--- START ---
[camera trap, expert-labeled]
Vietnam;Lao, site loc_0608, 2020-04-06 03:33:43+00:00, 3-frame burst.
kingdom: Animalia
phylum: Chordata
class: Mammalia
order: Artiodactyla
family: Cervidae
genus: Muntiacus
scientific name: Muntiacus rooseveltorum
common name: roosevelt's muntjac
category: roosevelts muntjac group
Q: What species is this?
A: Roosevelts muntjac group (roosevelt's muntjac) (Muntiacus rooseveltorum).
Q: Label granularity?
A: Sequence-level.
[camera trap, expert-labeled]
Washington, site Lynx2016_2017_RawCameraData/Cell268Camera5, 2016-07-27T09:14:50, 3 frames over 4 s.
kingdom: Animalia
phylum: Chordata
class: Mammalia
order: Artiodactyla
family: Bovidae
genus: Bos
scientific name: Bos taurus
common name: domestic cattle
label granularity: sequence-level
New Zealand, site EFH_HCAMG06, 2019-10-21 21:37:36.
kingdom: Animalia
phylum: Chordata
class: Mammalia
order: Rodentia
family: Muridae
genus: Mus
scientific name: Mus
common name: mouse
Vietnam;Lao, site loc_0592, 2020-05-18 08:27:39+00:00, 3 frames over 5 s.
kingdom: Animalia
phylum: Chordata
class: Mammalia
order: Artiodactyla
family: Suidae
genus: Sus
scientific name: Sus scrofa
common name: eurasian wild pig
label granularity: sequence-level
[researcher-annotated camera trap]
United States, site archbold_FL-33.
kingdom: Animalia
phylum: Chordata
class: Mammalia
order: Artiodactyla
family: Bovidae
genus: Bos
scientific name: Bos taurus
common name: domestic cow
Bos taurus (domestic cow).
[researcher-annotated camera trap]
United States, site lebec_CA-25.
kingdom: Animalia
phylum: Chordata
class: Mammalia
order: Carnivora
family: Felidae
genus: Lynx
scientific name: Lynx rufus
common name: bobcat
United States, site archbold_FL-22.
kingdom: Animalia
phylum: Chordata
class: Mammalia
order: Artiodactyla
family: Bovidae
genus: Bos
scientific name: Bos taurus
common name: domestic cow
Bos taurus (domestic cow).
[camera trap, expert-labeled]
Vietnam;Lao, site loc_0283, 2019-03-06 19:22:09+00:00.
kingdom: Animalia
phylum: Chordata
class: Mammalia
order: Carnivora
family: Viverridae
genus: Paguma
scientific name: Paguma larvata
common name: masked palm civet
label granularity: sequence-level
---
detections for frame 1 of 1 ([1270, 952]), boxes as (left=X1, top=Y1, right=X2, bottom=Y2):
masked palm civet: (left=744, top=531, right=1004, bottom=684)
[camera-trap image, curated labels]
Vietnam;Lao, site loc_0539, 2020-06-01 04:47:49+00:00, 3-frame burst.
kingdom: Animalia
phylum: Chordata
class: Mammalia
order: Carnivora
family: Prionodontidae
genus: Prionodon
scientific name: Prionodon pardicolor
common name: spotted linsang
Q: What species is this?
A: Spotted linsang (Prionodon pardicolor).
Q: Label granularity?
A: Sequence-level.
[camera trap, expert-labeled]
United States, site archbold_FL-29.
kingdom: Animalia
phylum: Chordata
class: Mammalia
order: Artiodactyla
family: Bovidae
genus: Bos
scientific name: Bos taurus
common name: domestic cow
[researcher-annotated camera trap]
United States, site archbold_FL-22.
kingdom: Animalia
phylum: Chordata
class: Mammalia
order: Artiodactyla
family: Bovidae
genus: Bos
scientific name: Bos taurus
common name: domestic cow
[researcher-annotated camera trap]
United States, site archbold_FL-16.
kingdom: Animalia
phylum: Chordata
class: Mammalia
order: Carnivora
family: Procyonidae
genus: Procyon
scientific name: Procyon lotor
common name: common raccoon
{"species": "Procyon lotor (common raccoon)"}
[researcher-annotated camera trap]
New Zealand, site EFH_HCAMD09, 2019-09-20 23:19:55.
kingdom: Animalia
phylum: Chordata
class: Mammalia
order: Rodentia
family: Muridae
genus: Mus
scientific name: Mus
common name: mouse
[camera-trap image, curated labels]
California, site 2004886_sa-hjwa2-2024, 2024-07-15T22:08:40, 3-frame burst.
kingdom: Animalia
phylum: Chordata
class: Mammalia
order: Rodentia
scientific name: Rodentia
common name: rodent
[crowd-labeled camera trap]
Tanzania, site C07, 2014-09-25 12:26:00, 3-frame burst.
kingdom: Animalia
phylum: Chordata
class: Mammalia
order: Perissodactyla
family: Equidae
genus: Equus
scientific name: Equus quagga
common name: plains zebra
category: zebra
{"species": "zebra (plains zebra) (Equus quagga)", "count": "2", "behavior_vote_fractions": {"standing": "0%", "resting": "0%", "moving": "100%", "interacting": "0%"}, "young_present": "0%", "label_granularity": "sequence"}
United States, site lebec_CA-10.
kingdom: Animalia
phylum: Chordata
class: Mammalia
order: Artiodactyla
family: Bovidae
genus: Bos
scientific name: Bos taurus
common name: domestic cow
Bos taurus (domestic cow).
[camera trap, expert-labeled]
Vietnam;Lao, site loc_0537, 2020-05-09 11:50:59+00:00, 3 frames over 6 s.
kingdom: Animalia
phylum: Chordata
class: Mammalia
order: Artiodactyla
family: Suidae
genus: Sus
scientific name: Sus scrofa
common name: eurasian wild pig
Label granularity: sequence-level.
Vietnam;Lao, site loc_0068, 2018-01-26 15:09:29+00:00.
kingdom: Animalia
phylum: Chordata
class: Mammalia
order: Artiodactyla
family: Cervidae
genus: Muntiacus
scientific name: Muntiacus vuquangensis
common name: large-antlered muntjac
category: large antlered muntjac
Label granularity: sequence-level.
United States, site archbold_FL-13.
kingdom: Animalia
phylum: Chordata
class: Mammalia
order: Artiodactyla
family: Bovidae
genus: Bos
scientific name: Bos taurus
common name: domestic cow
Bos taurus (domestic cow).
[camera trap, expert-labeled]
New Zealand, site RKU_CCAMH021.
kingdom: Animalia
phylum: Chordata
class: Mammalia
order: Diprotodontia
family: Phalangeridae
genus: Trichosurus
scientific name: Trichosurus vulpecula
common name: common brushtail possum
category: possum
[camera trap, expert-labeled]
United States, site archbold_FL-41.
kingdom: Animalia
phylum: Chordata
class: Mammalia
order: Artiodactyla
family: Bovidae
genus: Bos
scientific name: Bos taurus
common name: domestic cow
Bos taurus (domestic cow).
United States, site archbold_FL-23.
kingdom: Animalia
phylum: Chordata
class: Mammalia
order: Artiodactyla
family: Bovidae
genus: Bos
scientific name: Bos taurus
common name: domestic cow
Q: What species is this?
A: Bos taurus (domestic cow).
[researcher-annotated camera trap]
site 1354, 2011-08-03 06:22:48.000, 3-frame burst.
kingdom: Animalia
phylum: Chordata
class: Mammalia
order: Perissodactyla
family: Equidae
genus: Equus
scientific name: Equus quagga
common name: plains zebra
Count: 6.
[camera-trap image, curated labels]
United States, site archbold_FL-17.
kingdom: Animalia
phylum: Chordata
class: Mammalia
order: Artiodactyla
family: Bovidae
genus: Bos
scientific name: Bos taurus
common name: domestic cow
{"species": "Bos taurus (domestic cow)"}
--- END ---
_EXERCISE_
Print the entries once more, character for character.

_ANSWER FOR THIS EXERCISE_
[camera trap, expert-labeled]
Vietnam;Lao, site loc_0608, 2020-04-06 03:33:43+00:00, 3-frame burst.
kingdom: Animalia
phylum: Chordata
class: Mammalia
order: Artiodactyla
family: Cervidae
genus: Muntiacus
scientific name: Muntiacus rooseveltorum
common name: roosevelt's muntjac
category: roosevelts muntjac group
Q: What species is this?
A: Roosevelts muntjac group (roosevelt's muntjac) (Muntiacus rooseveltorum).
Q: Label granularity?
A: Sequence-level.
[camera trap, expert-labeled]
Washington, site Lynx2016_2017_RawCameraData/Cell268Camera5, 2016-07-27T09:14:50, 3 frames over 4 s.
kingdom: Animalia
phylum: Chordata
class: Mammalia
order: Artiodactyla
family: Bovidae
genus: Bos
scientific name: Bos taurus
common name: domestic cattle
label granularity: sequence-level
New Zealand, site EFH_HCAMG06, 2019-10-21 21:37:36.
kingdom: Animalia
phylum: Chordata
class: Mammalia
order: Rodentia
family: Muridae
genus: Mus
scientific name: Mus
common name: mouse
Vietnam;Lao, site loc_0592, 2020-05-18 08:27:39+00:00, 3 frames over 5 s.
kingdom: Animalia
phylum: Chordata
class: Mammalia
order: Artiodactyla
family: Suidae
genus: Sus
scientific name: Sus scrofa
common name: eurasian wild pig
label granularity: sequence-level
[researcher-annotated camera trap]
United States, site archbold_FL-33.
kingdom: Animalia
phylum: Chordata
class: Mammalia
order: Artiodactyla
family: Bovidae
genus: Bos
scientific name: Bos taurus
common name: domestic cow
Bos taurus (domestic cow).
[researcher-annotated camera trap]
United States, site lebec_CA-25.
kingdom: Animalia
phylum: Chordata
class: Mammalia
order: Carnivora
family: Felidae
genus: Lynx
scientific name: Lynx rufus
common name: bobcat
United States, site archbold_FL-22.
kingdom: Animalia
phylum: Chordata
class: Mammalia
order: Artiodactyla
family: Bovidae
genus: Bos
scientific name: Bos taurus
common name: domestic cow
Bos taurus (domestic cow).
[camera trap, expert-labeled]
Vietnam;Lao, site loc_0283, 2019-03-06 19:22:09+00:00.
kingdom: Animalia
phylum: Chordata
class: Mammalia
order: Carnivora
family: Viverridae
genus: Paguma
scientific name: Paguma larvata
common name: masked palm civet
label granularity: sequence-level
---
detections for frame 1 of 1 ([1270, 952]), boxes as (left=X1, top=Y1, right=X2, bottom=Y2):
masked palm civet: (left=744, top=531, right=1004, bottom=684)
[camera-trap image, curated labels]
Vietnam;Lao, site loc_0539, 2020-06-01 04:47:49+00:00, 3-frame burst.
kingdom: Animalia
phylum: Chordata
class: Mammalia
order: Carnivora
family: Prionodontidae
genus: Prionodon
scientific name: Prionodon pardicolor
common name: spotted linsang
Q: What species is this?
A: Spotted linsang (Prionodon pardicolor).
Q: Label granularity?
A: Sequence-level.
[camera trap, expert-labeled]
United States, site archbold_FL-29.
kingdom: Animalia
phylum: Chordata
class: Mammalia
order: Artiodactyla
family: Bovidae
genus: Bos
scientific name: Bos taurus
common name: domestic cow
[researcher-annotated camera trap]
United States, site archbold_FL-22.
kingdom: Animalia
phylum: Chordata
class: Mammalia
order: Artiodactyla
family: Bovidae
genus: Bos
scientific name: Bos taurus
common name: domestic cow
[researcher-annotated camera trap]
United States, site archbold_FL-16.
kingdom: Animalia
phylum: Chordata
class: Mammalia
order: Carnivora
family: Procyonidae
genus: Procyon
scientific name: Procyon lotor
common name: common raccoon
{"species": "Procyon lotor (common raccoon)"}
[researcher-annotated camera trap]
New Zealand, site EFH_HCAMD09, 2019-09-20 23:19:55.
kingdom: Animalia
phylum: Chordata
class: Mammalia
order: Rodentia
family: Muridae
genus: Mus
scientific name: Mus
common name: mouse
[camera-trap image, curated labels]
California, site 2004886_sa-hjwa2-2024, 2024-07-15T22:08:40, 3-frame burst.
kingdom: Animalia
phylum: Chordata
class: Mammalia
order: Rodentia
scientific name: Rodentia
common name: rodent
[crowd-labeled camera trap]
Tanzania, site C07, 2014-09-25 12:26:00, 3-frame burst.
kingdom: Animalia
phylum: Chordata
class: Mammalia
order: Perissodactyla
family: Equidae
genus: Equus
scientific name: Equus quagga
common name: plains zebra
category: zebra
{"species": "zebra (plains zebra) (Equus quagga)", "count": "2", "behavior_vote_fractions": {"standing": "0%", "resting": "0%", "moving": "100%", "interacting": "0%"}, "young_present": "0%", "label_granularity": "sequence"}
United States, site lebec_CA-10.
kingdom: Animalia
phylum: Chordata
class: Mammalia
order: Artiodactyla
family: Bovidae
genus: Bos
scientific name: Bos taurus
common name: domestic cow
Bos taurus (domestic cow).
[camera trap, expert-labeled]
Vietnam;Lao, site loc_0537, 2020-05-09 11:50:59+00:00, 3 frames over 6 s.
kingdom: Animalia
phylum: Chordata
class: Mammalia
order: Artiodactyla
family: Suidae
genus: Sus
scientific name: Sus scrofa
common name: eurasian wild pig
Label granularity: sequence-level.
Vietnam;Lao, site loc_0068, 2018-01-26 15:09:29+00:00.
kingdom: Animalia
phylum: Chordata
class: Mammalia
order: Artiodactyla
family: Cervidae
genus: Muntiacus
scientific name: Muntiacus vuquangensis
common name: large-antlered muntjac
category: large antlered muntjac
Label granularity: sequence-level.
United States, site archbold_FL-13.
kingdom: Animalia
phylum: Chordata
class: Mammalia
order: Artiodactyla
family: Bovidae
genus: Bos
scientific name: Bos taurus
common name: domestic cow
Bos taurus (domestic cow).
[camera trap, expert-labeled]
New Zealand, site RKU_CCAMH021.
kingdom: Animalia
phylum: Chordata
class: Mammalia
order: Diprotodontia
family: Phalangeridae
genus: Trichosurus
scientific name: Trichosurus vulpecula
common name: common brushtail possum
category: possum
[camera trap, expert-labeled]
United States, site archbold_FL-41.
kingdom: Animalia
phylum: Chordata
class: Mammalia
order: Artiodactyla
family: Bovidae
genus: Bos
scientific name: Bos taurus
common name: domestic cow
Bos taurus (domestic cow).
United States, site archbold_FL-23.
kingdom: Animalia
phylum: Chordata
class: Mammalia
order: Artiodactyla
family: Bovidae
genus: Bos
scientific name: Bos taurus
common name: domestic cow
Q: What species is this?
A: Bos taurus (domestic cow).
[researcher-annotated camera trap]
site 1354, 2011-08-03 06:22:48.000, 3-frame burst.
kingdom: Animalia
phylum: Chordata
class: Mammalia
order: Perissodactyla
family: Equidae
genus: Equus
scientific name: Equus quagga
common name: plains zebra
Count: 6.
[camera-trap image, curated labels]
United States, site archbold_FL-17.
kingdom: Animalia
phylum: Chordata
class: Mammalia
order: Artiodactyla
family: Bovidae
genus: Bos
scientific name: Bos taurus
common name: domestic cow
{"species": "Bos taurus (domestic cow)"}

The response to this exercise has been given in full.